Right after I spoke with my husband, once again learning that the closing day is not yet set, I looked at our TX realtors website to learn that the house that I really liked is under contract taking backups. Oh woe is me! I pouted. Woe. Is. Me. And then I saw that the other house I really liked is also under contract. Let the pouting continue in earnest.

As we finished packing and loading the 26 foot truck, that was nearly full, back during Holy Week, leaving for TX on while the rain poured down Easter Monday morning we fully expected to close and be in a home pretty quickly. After isolating for a couple of weeks we looked at homes here again, not being able to make a commitment as we had no idea when we would have money to purchase. After the second time we decided to wait. That house sale fell through. We understood. And so we waited. Going house hunting two weeks ago based on our understanding from people in the know that this could happen any day now. And that’s when it happened, yep, we had our top four.
Now if you’ve never purchased a home in Texas, allow me to share that real estate transactions move very quickly here. Once the home is listed it can be closed on within three weeks, allowing time for potential buyers to see the property. After the phone call I checked our real estate guys website, and it is now under contract. And that’s when the pouting with full bottom lip extension. I whined to a friend that if we knew then what we know now that I would have insisted on either a long term air bnb kind of thing or a short term lease. There are times when this hotel room gets pretty small. And then.

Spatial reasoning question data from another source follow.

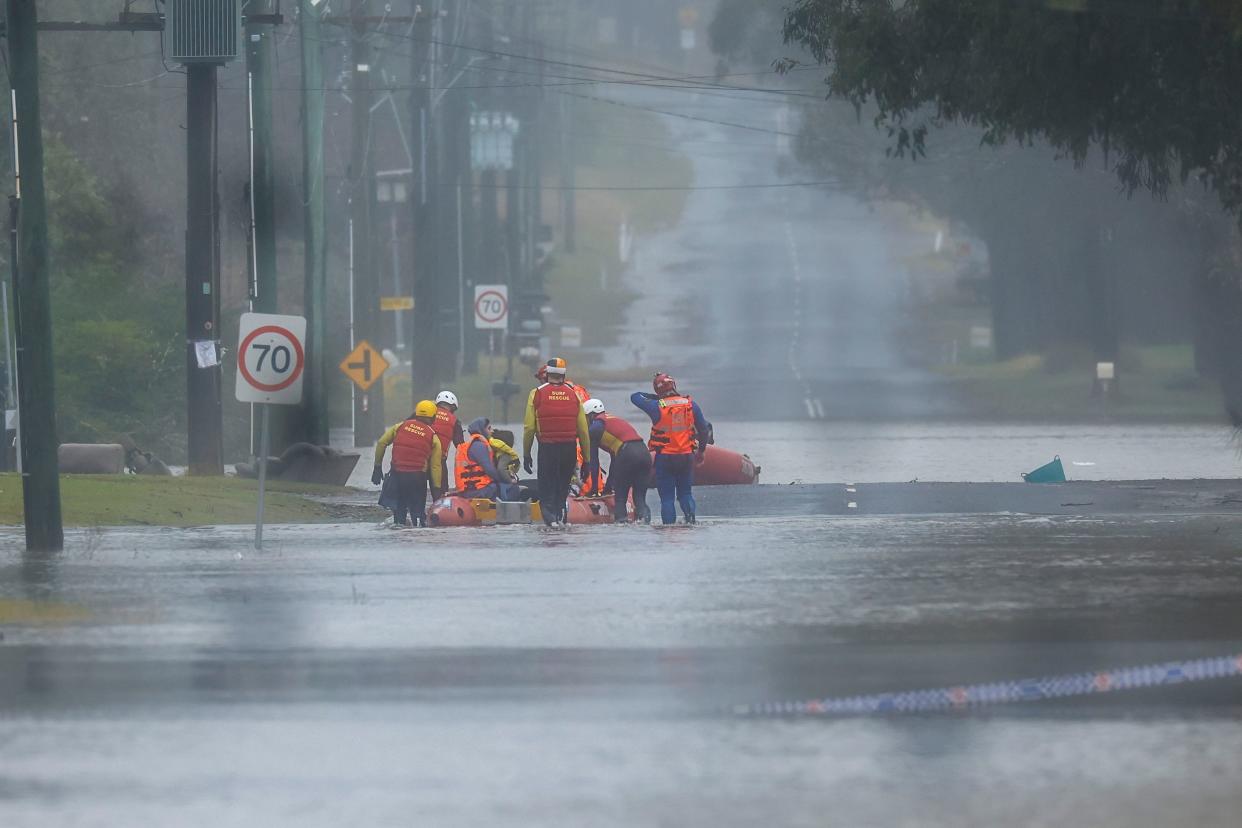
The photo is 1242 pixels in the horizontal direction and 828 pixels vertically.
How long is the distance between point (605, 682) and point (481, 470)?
11.4m

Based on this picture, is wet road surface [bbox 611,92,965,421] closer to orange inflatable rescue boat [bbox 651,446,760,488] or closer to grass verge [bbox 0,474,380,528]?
orange inflatable rescue boat [bbox 651,446,760,488]

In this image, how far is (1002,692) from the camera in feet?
32.5

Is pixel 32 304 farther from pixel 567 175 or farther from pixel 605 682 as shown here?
pixel 567 175

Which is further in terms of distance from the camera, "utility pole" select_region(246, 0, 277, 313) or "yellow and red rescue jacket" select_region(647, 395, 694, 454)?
"utility pole" select_region(246, 0, 277, 313)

Several days ago I saw that Caralyn at Beauty Beyond Bones had a new blog up on prayer, and I’d just received an email for a new Worth Revisiting post on Theology is a Verb. The first sentence reads, “God, I have found, is not outdone in generosity.” I laughed out loud. One thing I have said over, and over is that I’m glad I’m here in Texas with my Sweetie rather than by myself in New York. This current housing situation with the challenges of living is temporary, and will change, soonish.
When I laughed I was reminded that sometimes God answers with, “No” and “not yet” or “there’s something else”. “Yes” while hoped for, is not always the answer. Not for nothing God’s full-on generosity
yeah I paused there…as I typed the word generosity a song started playing with these lyrics: “when the going gets tough when my soul’s had enough I will worship I will praise Your Name when I need some relief I will lay at at your feet I will worship I will praise your name.” When I can find the song title and perhaps a video and share it with you. It was perfect for this particular moment. For this particular prayer.
God’s full on generosity is corrective, passionate, compassionate, loving, giving, taking, calling us to a greater joy, greater trust, greater compassion, a digging deeper, to that Truest sense of Reckless Abandon.

It took a moment to explain my laughter to my guy. For months now, probably years, “Trust Me” is the response when I’m listening in prayer. I know that as I plead God lead, as I wander off God guides, as I wander into things not of God, He protects. Particularly when in the midst of those ugly cries from a few years ago, in the midst of all the “I can’t possibly do this” and “I don’t know how to pray” and ” ” the words “Trust Me” have filled me with hope.